Во дворе темнел трактор с прицепленной цистерной. Возле цистерны, отливая воду, хозяйственной птичкой порхала Ханифа. Увидев выходящих, быстро задвинула ведро с водой и заулыбалась.
– Ух, вредители, – говорил Председатель, обходя цистерну. – Ух, скорпионы в овечьей шкуре… Кто за рулем, говоришь, был? Да, вода… Вода, я уверен, вся отравленная. У них в селе вообще почти вся вода – отравленная. Удивляюсь еще, как они со своей водой не умерли все. Наверное, им террористы противоядие присылают. А уж нам они точно отравленную воду продадут… Или там, в кабине, – противоядие лежит? Загляни-ка. Нет? Хорошо посмотри! Совсем нет? Та-ак. Так я и думал. Вода отравлена! Искандер! Отвезешь ко мне и сольешь в запасные баки. Через два месяца, может, врач придет, я ему на анализ покажу… А вы что смотрите? Не видите, как я тут вашу жизнь спасаю? Я ведь мог вас и покарать рукой закона за эту самодеятельность!
Председатель глядел, моргая, на лица ходоков. Лица были светлыми и пустыми, как на кладбищенских фотографиях. В цистерне тихо плескалась их надежда. Эту надежду теперь куда-то увезут и продадут на анализ.

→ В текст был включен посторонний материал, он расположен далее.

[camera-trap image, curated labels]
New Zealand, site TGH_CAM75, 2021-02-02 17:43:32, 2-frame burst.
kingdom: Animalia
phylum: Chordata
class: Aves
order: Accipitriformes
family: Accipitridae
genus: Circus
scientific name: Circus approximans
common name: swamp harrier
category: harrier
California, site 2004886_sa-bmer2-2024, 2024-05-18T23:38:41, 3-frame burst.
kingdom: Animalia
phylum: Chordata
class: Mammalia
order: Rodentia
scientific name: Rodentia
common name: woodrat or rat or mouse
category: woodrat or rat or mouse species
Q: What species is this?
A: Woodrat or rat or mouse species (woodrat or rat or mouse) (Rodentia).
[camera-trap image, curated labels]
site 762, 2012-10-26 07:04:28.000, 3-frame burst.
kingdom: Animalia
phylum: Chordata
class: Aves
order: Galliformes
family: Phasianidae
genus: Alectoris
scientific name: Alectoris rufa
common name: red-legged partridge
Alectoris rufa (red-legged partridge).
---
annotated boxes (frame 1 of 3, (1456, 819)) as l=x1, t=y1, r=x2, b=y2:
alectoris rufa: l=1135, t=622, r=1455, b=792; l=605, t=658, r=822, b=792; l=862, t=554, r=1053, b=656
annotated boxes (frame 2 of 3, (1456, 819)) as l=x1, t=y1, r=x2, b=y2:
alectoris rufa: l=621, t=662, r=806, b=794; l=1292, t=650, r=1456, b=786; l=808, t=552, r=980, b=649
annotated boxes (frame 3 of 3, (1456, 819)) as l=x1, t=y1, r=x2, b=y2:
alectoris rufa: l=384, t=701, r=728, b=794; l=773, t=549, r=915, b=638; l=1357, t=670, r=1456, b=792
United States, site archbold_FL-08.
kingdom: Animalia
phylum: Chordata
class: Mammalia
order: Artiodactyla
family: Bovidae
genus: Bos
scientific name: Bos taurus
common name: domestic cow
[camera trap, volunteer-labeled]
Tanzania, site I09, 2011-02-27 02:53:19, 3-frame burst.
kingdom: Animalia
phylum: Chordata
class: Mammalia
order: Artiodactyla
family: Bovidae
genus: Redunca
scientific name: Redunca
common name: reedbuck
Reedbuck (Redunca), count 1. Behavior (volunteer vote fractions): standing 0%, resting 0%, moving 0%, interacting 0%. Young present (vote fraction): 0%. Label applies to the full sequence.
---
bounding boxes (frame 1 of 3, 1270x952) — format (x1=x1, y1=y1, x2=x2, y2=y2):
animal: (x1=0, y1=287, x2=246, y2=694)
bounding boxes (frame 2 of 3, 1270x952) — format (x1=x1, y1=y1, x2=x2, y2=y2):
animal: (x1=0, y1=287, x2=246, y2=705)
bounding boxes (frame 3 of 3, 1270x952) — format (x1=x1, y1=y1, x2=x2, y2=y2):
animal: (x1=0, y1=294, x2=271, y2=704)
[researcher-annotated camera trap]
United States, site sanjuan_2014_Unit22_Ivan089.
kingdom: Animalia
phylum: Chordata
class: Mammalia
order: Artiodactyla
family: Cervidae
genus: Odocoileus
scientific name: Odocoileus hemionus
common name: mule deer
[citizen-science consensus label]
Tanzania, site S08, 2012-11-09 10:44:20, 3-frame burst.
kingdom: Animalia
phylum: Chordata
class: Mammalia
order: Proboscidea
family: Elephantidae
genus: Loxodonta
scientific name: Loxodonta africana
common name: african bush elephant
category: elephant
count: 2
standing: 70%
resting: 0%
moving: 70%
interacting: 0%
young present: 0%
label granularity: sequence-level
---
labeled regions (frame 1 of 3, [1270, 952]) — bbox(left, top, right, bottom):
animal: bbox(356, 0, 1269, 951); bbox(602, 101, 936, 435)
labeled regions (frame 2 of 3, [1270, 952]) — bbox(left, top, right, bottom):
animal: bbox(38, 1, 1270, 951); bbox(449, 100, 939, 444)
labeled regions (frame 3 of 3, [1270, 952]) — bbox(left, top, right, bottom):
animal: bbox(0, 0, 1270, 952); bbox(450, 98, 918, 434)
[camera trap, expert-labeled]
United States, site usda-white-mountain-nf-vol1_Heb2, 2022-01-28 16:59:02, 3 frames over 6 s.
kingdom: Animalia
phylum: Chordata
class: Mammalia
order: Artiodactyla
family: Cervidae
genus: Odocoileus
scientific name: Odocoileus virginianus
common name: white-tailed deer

У Сабира – того самого, у которого был в первый день Учитель, – по щеке ползла оса; он не чувствовал. В его тощих коленях вдруг сработал какой-то механизм, и Сабир упал.
Сабир упал и пополз, как большое насекомое, к ногам Председателя. «Акя… Акя! жена умирает… дочка умирает… корова умирает… воды нет, один песок остался…»
– Эй, Сабир! – отпихнул его Председатель. – Ты что, голову бесноватой овцы съел? Вставай… уходи.
«Жена умирает… дети умирают… умрут, обмыть нечем… от воды – песок один остался… песок пьем…»
– Сабир… Да поднимите его, шайтаны! Что встали…
Несколько рук впилось в извивающееся тело. Запрокинулось лицо. Сабир пытался поймать председательские ноги, но ловил только поднятую пыль; его оттащили.
Прижав к земле, плеснули в лицо из кружки.
– Вода… – улыбался Сабир, слизывая с губ мокрую глину.
Председатель развернулся и направился обратно в сельсовет.
Под кумачовым «Добро пожаловать» он остановился и поглядел из-под тяжелых век назад.
Люди возились с Сабиром – тень рассудка возвращалась к нему… Участковый, прислонясь к цистерне, ковырял в зубах. Ханифа следила, как бы не стащили ее ведро.
И Председатель засмеялся.
Смех болтался в нем и выскакивал маленькими отрыжками наружу; Председатель даже сам не мог понять, откуда в нем накопилось столько веселья. Люди смотрели на него выпуклыми муравьиными глазами.